_Текст для чтения:_
+++++

Приехала и Таня, хотя после Нового года ей категорически запрещено было здесь появляться. Ее следовало как можно скорее отправить обратно в столицу – двое рекрутов Мойсеса Гевары дезертировали, оба они видели Таню в лагере.

Для проверки в «Каламину» после бегства дезертиров прибыли солдаты. К тому времени там никого не осталось, солдаты собирались уже уезжать, но в это время из зарослей раздался выстрел – и один из патрульных был убит наповал. Это боец случайно спустил курок. Всем пришлось отходить в дальний лагерь.

Общая численность отряда составляла теперь, вместе с гостями, сорок семь человек. Че Гевара еще не предполагал, насколько серьезно засвечена Таня. Мало того что дезертиры видели ее с оружием в руках, свой джип она оставила в платном гараже, где его и обнаружила служба безопасности. Выяснить ее личность не составило особого труда. Это был полный провал, и делать в Ла-Пасе Тане было больше нечего. Че Гевара узнает об этом много позже, когда из сообщений правительственного радио узнает о раскрытии в Ла-Пасе всей своей конспиративной сети.

+++++

_Фрагменты записей:_

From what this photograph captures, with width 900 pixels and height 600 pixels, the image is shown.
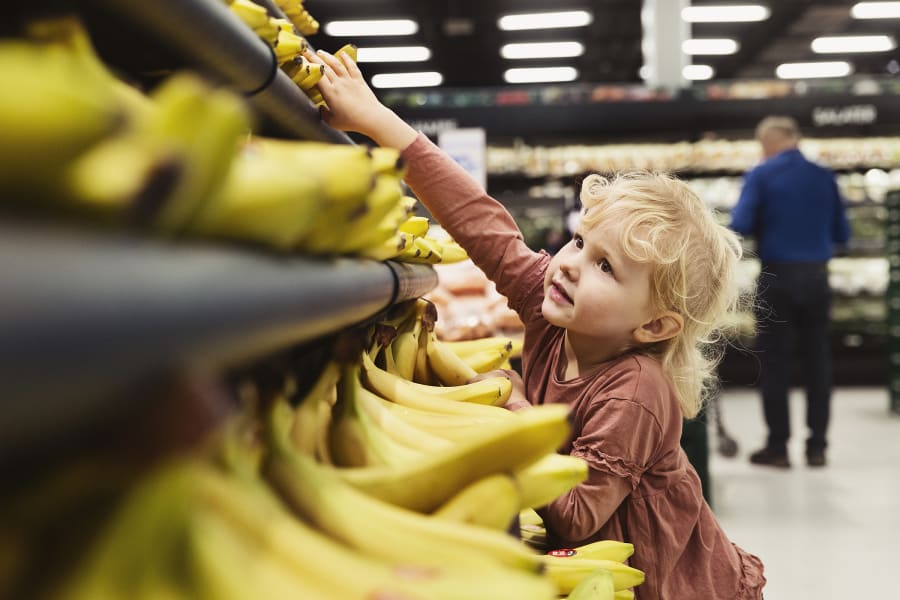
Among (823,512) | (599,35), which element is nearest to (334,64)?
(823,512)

+++++

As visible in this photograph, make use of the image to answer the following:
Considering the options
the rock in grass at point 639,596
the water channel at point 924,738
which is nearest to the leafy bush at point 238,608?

+++++

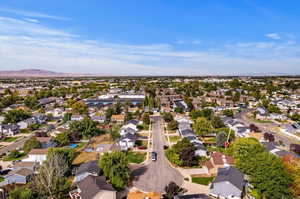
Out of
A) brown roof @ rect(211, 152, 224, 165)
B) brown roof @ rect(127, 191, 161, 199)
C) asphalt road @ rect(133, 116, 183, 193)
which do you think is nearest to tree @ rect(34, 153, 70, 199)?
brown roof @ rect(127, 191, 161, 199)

+++++

_Ваше задание:_
Продолжите текст об отряде Че Гевары и провале Тани, начав сразу после его последнего предложения.

_Ответ на задание:_
На другой день после возвращения Че Гевара сообщил гостям, что отряд покидает лагерь и превращается в герилью-невидимку, а они должны разъехаться по своим местам. Таня вернется в столицу, Чино и Бустос – к своим партизанским очагам, а что касается Режи Дебрэ, то Че Гевара хотел попросить его поехать в Европу и передать письма Сартру и Расселу с просьбой начать сбор средств в помощь боливийскому освобождению.

23 марта отряд правительственных войск, продвигавшийся к лагерю, попал в устроенную Че Геварой засаду, и в результате короткого боя шестеро солдат и крестьянин-проводник были убиты, а еще четырнадцать, включая двух офицеров, оказались в партизанском плену.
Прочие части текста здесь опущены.